• [RECORD EXTRACTS]
⟨

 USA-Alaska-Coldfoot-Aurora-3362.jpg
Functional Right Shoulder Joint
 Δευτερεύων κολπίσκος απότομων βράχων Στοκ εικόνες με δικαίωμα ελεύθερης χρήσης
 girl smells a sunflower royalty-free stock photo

⟩
⟨

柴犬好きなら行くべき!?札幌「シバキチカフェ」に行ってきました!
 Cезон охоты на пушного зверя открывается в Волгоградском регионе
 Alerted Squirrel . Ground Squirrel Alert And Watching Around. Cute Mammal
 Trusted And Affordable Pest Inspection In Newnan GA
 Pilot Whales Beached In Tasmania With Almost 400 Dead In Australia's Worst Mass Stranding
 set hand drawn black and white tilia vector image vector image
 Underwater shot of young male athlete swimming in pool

⟩
⟨

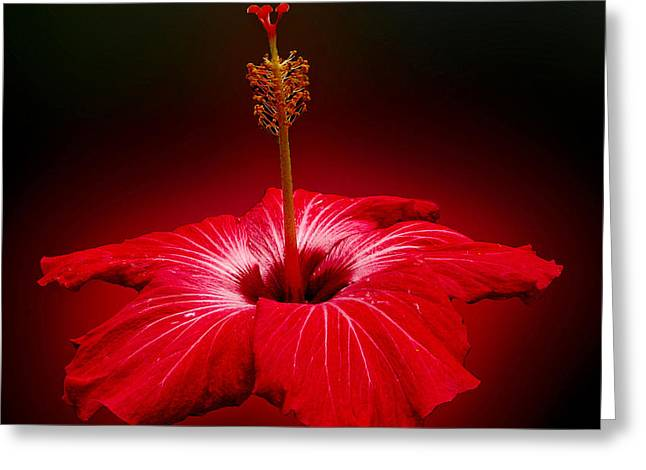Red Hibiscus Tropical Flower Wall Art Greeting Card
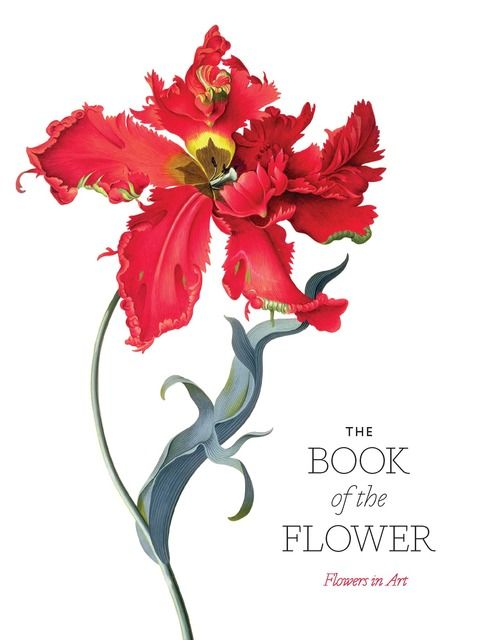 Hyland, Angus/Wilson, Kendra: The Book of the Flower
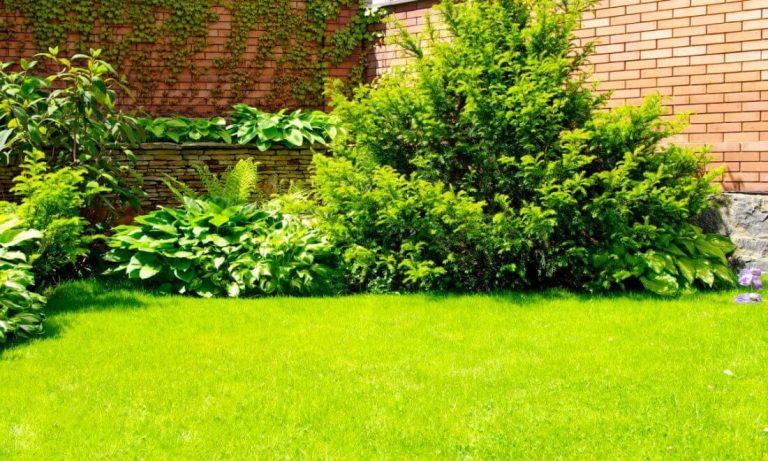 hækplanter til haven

⟩

• [THE PROBLEM] All that belongs in your answer is the stretch of entries above from the line with "USA-Alaska-Coldfoot-Aurora-3362.jpg" through the line with "girl smells a", printed exactly.

• [THE ANSWER]
 USA-Alaska-Coldfoot-Aurora-3362.jpg
Functional Right Shoulder Joint
 Δευτερεύων κολπίσκος απότομων βράχων Στοκ εικόνες με δικαίωμα ελεύθερης χρήσης
 girl smells a sunflower royalty-free stock photo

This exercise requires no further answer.